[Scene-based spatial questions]
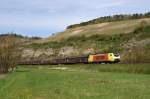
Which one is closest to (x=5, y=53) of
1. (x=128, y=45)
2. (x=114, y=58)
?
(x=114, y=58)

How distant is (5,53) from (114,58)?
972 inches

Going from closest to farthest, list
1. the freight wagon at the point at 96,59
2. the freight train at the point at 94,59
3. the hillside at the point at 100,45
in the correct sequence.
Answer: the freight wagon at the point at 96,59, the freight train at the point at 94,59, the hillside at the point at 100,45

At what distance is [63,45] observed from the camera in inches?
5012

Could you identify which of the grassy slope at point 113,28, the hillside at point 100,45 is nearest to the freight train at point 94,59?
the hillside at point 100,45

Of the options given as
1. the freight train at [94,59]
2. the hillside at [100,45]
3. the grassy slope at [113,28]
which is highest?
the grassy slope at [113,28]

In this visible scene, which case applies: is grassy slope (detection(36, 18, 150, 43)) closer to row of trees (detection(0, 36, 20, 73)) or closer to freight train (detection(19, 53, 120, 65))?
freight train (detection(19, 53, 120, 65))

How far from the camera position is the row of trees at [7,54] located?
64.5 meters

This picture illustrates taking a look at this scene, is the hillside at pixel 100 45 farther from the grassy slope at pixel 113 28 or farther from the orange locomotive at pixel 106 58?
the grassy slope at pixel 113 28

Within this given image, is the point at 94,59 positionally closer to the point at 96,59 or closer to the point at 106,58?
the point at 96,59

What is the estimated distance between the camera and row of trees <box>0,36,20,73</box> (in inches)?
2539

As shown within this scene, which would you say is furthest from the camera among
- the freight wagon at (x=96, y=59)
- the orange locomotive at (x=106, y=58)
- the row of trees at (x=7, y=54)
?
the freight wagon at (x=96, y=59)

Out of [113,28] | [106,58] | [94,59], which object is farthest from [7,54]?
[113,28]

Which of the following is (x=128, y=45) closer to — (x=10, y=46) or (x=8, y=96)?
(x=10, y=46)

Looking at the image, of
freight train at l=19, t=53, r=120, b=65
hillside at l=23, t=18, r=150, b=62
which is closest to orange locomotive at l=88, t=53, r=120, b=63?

**Exercise:**
The pictures should not appear in the copy; every other part of the records above must be returned exactly.

**Exercise answer:**
Which one is closest to (x=5, y=53) of
1. (x=128, y=45)
2. (x=114, y=58)
?
(x=114, y=58)

How distant is (5,53) from (114,58)?
972 inches

Going from closest to farthest, list
1. the freight wagon at the point at 96,59
2. the freight train at the point at 94,59
3. the hillside at the point at 100,45
in the correct sequence.
Answer: the freight wagon at the point at 96,59, the freight train at the point at 94,59, the hillside at the point at 100,45

At what distance is [63,45] observed from the camera in inches?
5012

Could you identify which of the grassy slope at point 113,28, the hillside at point 100,45 is nearest to the freight train at point 94,59?
the hillside at point 100,45

Of the options given as
1. the freight train at [94,59]
2. the hillside at [100,45]
3. the grassy slope at [113,28]
which is highest?
the grassy slope at [113,28]

In this visible scene, which case applies: is grassy slope (detection(36, 18, 150, 43)) closer to row of trees (detection(0, 36, 20, 73)) or closer to freight train (detection(19, 53, 120, 65))?
freight train (detection(19, 53, 120, 65))

How far from the camera position is the row of trees at [7,54] located?
64.5 meters

This picture illustrates taking a look at this scene, is the hillside at pixel 100 45 farther from the grassy slope at pixel 113 28 or farther from the orange locomotive at pixel 106 58?
the grassy slope at pixel 113 28

Within this given image, is the point at 94,59 positionally closer to the point at 96,59 or closer to the point at 106,58?
the point at 96,59

What is the estimated distance between the camera and row of trees <box>0,36,20,73</box> (in inches)?
2539

As shown within this scene, which would you say is furthest from the camera among
- the freight wagon at (x=96, y=59)
- the orange locomotive at (x=106, y=58)
- the row of trees at (x=7, y=54)
?
the freight wagon at (x=96, y=59)

Out of [113,28] | [106,58] | [94,59], which object is farthest from [7,54]?
[113,28]

Which of the following is (x=128, y=45) closer to — (x=10, y=46) or (x=8, y=96)?
(x=10, y=46)

Looking at the image, of
freight train at l=19, t=53, r=120, b=65
hillside at l=23, t=18, r=150, b=62
which is closest to orange locomotive at l=88, t=53, r=120, b=63?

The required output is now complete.